Exercise A: Please say whether each of these statements agrees with the passage on the Canyon uranium mine, answering yes or no and quoting the passage's deciding words: (i) The mine closed in 1992 after uranium prices fell. (ii) The Forest Supervisor opened his decision to public review. (iii) The mine site covers twenty-six acres.
Exercise B: Carry on the passage about the Canyon uranium mine, starting after its final sentence.

Excerpt:
------

Forest Service officials have dusted off a twenty-six-year-old Environmental Impact Statement (EIS) for the “Canyon” uranium mine and determined that no new environmental review is needed before the mothballed mine is allowed to reopen. Crews are currently enlarging a water-retention catchment for the seventeen-acre site that was prepared to begin mining operations before a drop in uranium prices caused its closure in 1992.
Located just a few miles south of the main entrance to Grand Canyon National Park, the Canyon Mine was the center of a prolonged controversy when it was originally proposed and approved. Public concerns were raised about potential harms caused by uranium mining to the region’s recreational, wildlife, and watershed uses. Tourism businesses objected to industrial development and truck traffic and conflicts with millions of Grand Canyon visitors. The Havasupai Tribe opposed the mine because it threatened to contaminate their sole source of water and to desecrate Red Butte, one of the most sacred areas within their aboriginal homeland.
In announcing his decision not to update the 1986 EIS or to allow public review of the decision, Kaibab Forest Supervisor Mike Williams “concluded that no modification or amendment to the existing Plan of Operation is necessary; that no correction, supplementation, or revision to the environmental document is required; and that operations at the Canyon Mine may continue as a result of no further federal authorization being required.”

------

The data:

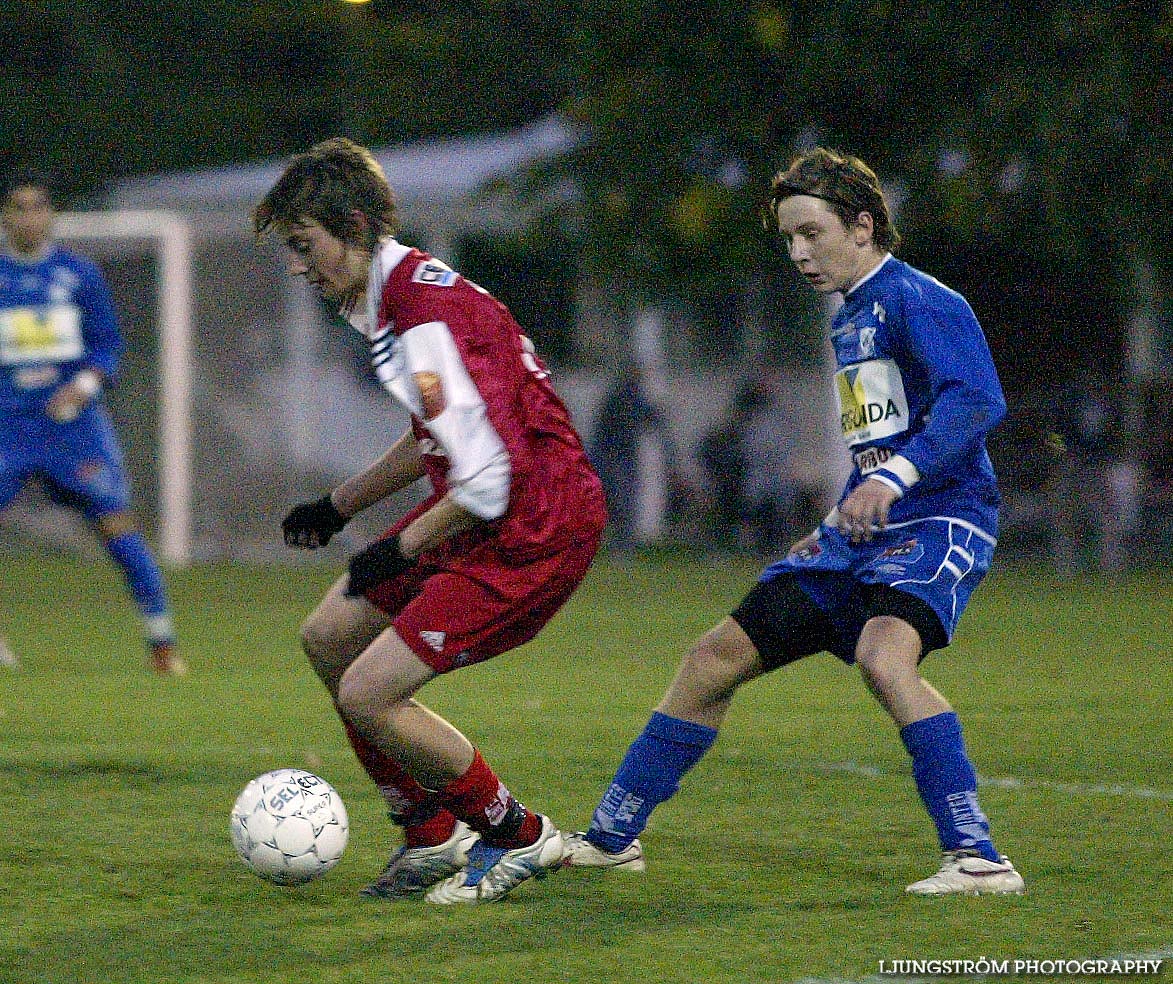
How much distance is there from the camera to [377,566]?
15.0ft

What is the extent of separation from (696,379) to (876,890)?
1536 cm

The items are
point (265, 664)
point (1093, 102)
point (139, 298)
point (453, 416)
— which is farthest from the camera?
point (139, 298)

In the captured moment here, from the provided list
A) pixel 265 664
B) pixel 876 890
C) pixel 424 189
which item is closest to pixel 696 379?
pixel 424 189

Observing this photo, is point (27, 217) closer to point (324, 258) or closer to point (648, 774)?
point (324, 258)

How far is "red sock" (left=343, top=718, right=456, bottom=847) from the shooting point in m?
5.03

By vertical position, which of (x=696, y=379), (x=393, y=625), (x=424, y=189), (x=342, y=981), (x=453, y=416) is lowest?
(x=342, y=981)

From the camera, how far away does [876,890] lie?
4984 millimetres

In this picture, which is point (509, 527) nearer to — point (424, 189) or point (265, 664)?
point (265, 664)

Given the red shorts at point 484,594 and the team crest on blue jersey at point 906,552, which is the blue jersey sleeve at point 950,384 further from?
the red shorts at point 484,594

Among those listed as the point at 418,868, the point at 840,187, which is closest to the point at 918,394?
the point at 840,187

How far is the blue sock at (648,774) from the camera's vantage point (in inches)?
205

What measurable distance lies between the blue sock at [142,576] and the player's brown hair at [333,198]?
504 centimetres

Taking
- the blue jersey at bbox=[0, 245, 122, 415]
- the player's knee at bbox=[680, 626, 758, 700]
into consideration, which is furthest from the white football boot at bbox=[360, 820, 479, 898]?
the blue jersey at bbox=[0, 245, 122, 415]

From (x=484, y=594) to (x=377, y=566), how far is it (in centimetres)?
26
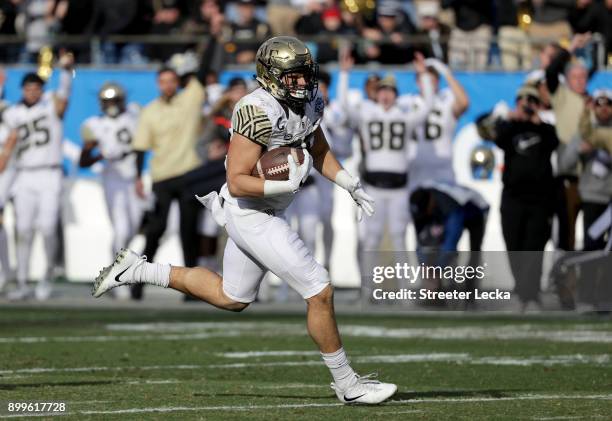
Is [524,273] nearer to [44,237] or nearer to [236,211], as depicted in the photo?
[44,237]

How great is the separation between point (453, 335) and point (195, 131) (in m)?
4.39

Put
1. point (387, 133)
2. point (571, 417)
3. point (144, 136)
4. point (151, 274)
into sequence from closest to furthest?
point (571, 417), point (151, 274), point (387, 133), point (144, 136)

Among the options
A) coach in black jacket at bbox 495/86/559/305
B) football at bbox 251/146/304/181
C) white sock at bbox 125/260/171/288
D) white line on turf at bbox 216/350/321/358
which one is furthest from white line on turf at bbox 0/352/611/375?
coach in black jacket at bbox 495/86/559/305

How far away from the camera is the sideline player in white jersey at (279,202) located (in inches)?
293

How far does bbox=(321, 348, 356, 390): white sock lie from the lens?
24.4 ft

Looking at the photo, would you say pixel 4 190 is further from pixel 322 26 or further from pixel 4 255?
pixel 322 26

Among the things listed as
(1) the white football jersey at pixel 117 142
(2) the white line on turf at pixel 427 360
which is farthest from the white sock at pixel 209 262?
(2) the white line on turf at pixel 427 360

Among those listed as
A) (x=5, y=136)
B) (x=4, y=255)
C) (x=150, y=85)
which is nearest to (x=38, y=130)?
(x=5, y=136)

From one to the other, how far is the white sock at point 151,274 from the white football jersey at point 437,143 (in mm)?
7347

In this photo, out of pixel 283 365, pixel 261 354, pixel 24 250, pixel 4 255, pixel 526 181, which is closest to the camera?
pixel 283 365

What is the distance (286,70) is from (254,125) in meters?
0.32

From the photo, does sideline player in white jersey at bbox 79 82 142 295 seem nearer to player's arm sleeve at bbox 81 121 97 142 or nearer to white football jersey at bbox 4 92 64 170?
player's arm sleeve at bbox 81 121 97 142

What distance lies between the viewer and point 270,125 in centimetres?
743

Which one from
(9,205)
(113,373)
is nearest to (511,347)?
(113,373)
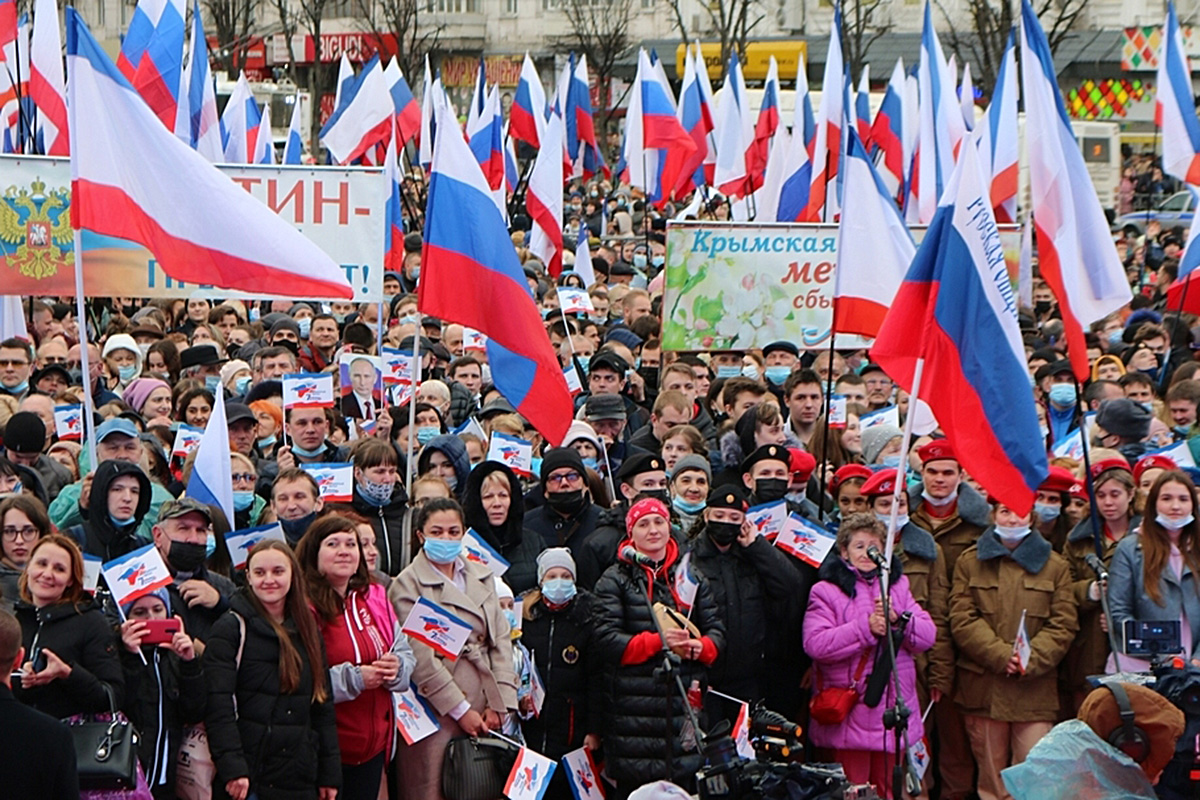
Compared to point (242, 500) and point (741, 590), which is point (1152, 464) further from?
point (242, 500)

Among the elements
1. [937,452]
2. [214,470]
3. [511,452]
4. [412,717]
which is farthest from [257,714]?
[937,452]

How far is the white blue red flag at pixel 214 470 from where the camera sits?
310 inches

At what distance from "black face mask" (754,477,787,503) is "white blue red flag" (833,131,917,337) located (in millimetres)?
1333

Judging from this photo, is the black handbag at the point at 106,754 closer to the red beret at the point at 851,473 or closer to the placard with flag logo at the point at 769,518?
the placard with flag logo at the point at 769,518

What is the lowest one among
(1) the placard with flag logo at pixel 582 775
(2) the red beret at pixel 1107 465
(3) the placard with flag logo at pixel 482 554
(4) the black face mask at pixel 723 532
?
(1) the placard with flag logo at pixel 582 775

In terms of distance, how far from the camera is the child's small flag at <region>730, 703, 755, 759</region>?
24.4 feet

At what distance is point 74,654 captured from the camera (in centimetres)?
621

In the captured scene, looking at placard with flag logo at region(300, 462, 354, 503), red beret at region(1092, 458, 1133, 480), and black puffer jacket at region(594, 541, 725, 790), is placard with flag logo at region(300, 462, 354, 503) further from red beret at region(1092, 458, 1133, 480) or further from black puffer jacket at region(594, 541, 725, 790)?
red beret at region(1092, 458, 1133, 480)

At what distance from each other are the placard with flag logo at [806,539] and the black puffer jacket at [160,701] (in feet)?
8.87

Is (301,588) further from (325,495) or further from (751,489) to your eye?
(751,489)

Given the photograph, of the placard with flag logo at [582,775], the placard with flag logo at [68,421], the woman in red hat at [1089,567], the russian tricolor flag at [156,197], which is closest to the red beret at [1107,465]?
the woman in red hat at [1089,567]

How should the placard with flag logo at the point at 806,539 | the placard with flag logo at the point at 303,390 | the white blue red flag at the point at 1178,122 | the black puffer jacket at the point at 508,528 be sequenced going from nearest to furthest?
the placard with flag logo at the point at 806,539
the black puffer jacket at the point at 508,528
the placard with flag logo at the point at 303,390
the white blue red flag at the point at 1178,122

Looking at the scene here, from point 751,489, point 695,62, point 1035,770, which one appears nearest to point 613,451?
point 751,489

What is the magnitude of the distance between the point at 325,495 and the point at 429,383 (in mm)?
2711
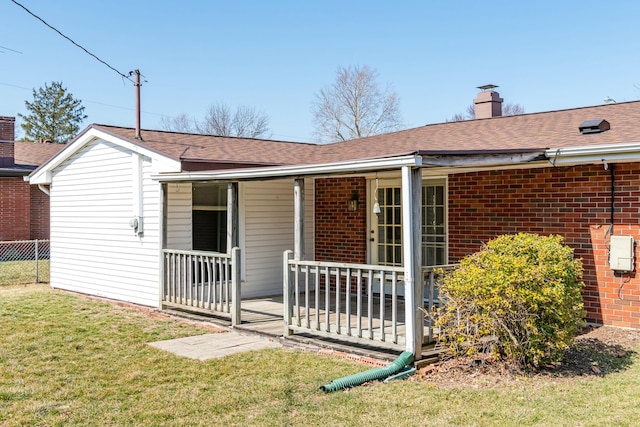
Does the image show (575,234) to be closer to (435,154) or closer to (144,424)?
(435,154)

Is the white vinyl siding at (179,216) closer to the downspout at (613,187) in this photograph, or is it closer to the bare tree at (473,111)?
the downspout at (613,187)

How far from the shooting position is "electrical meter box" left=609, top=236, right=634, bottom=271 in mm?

------

Expected answer A:
(i) Yes: "before a drop in uranium prices caused its closure in 1992"
(ii) No: "In announcing his decision not to update the 1986 EIS or to allow public review of the decision"
(iii) No: "the seventeen-acre site"

Expected answer B:
The Trust, Havasupai Tribe, and allies disagree with the factual basis of the decision and intend to challenge it. For example, the originally approved plan did not anticipate a need to expand the water retention basin or to issue a new permit to log old-growth ponderosa pine and other trees along the 6.3-mile power line that was built to deliver electricity to the mine. Nor did the recent decision recognize any need to solicit public input regarding new
scientific evidence about uranium mining risks to watersheds, designation of Red Butte as a “Traditional Cultural Property,” and re-introduction of endangered condors to the area.
In appealing our legal case against a similar federal decision, the attorney representing the Trust and co-plaintiffs argued that the Bureau of Land Management’s failure to update a 24-year-old plan of operations, allowed the mine to be closed indefinitely and, decades later, to reappear under an outdated plan and without an environmental review that includes new information and input from today’s living stakeholders. Such an interpretation ignores new regulations adopted in 2000 that were meant to prevent just that. Attorney Neil Levine said, “They are like zombies…they just keep coming up, and they could come up fifty years from now.”